1995 yılının Ocak ayı boyunca araba arıyoruz. Beyaz olsun, rönobahar modeli olsun, az kilometre yapmış olsun. Yok, yok, yok! Bulduklarımızı da ustaya beğendiremiyoruz. Hepsine bir kusur buluyor. Ben daralıyorum, yeter artık kırmızı olsun ne var, alalım işte!...Hiç olur mu, simit mi alıyoruz, onun bile gevrek olanını istiyoruz, hem bir kere alacağız. Hele ki kırmızı araba hayatta almam!...İlla ki beyaz!
Adam yine haklı çıkıyor, biz o bir ayın sonunda beyaz bir rönogenişyol araba buluyoruz kardeşimin sınıf arkadaşının eşinin araba galerisinde. Ohhh çok şükür ustamız da beğeniyor. Fakat 92 model araca paramız yetişmiyor, 220 bin liranın 200’ü var bizde. Tühhhh, naaapıcaz şimdi???
Üniversiteden arkadaşlarım o sırada Beyoğlu’nda bir kafe açıyorlar. Tadilat, dekorasyon işleri devam ediyor biz oradayken. Bizim araba durumlarını da bildiklerinden, yardım olsun diye bana iş teklifinde bulunuyorlar sağolsunlar.

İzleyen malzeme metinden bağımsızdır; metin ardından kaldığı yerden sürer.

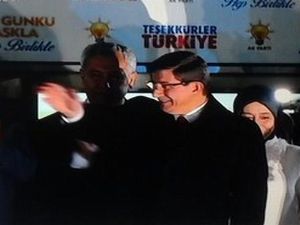 Ve Davutoğlu balkona çıktı! 3 önemli mesaj verdi...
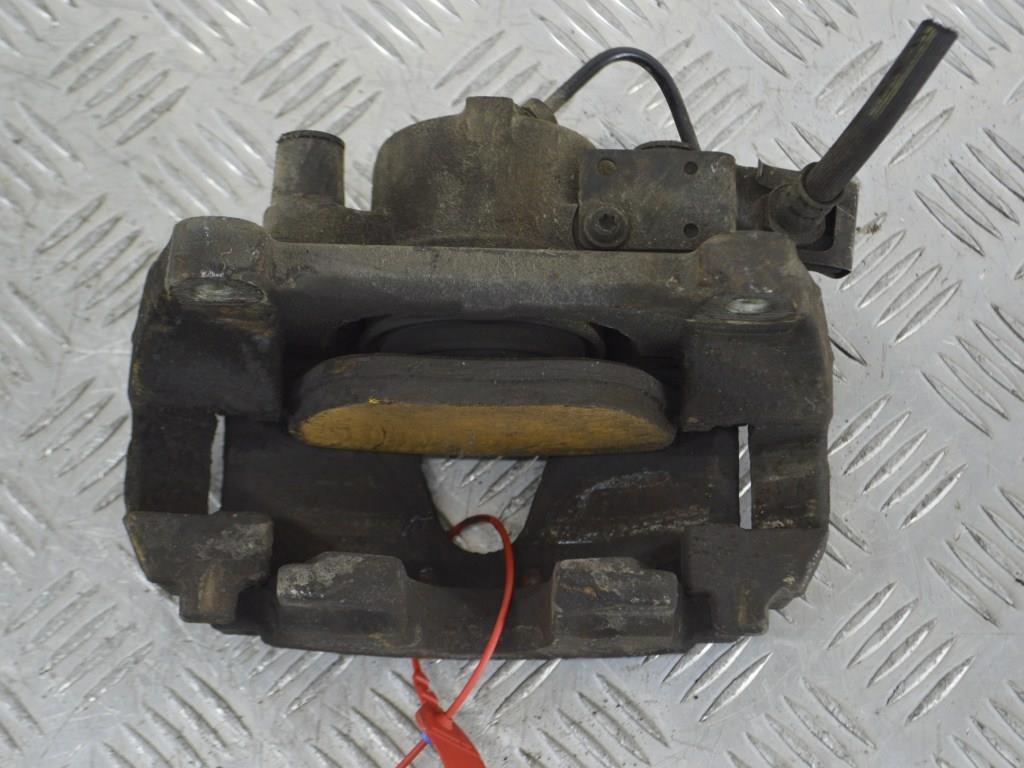 Суппорт передний правый Renault Laguna 2 (2001-2007)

Birkaç ay çalışıp aracın geri kalan parası için yapacağımız senetleri ödeyebiliriz böylece. Kabul ediyorum ve eşyalarımı toplayıp gelmek üzere 34 plakalı aracımızla İstanbul’dan Antalya’ya doğru yol alırken, hayatımda ilk defa, sahip olma duygusunun ne tuhaf bir şey olduğunu fark ediyorum.
Nasıl yani??? Bu araba “bizim” mi şimdi?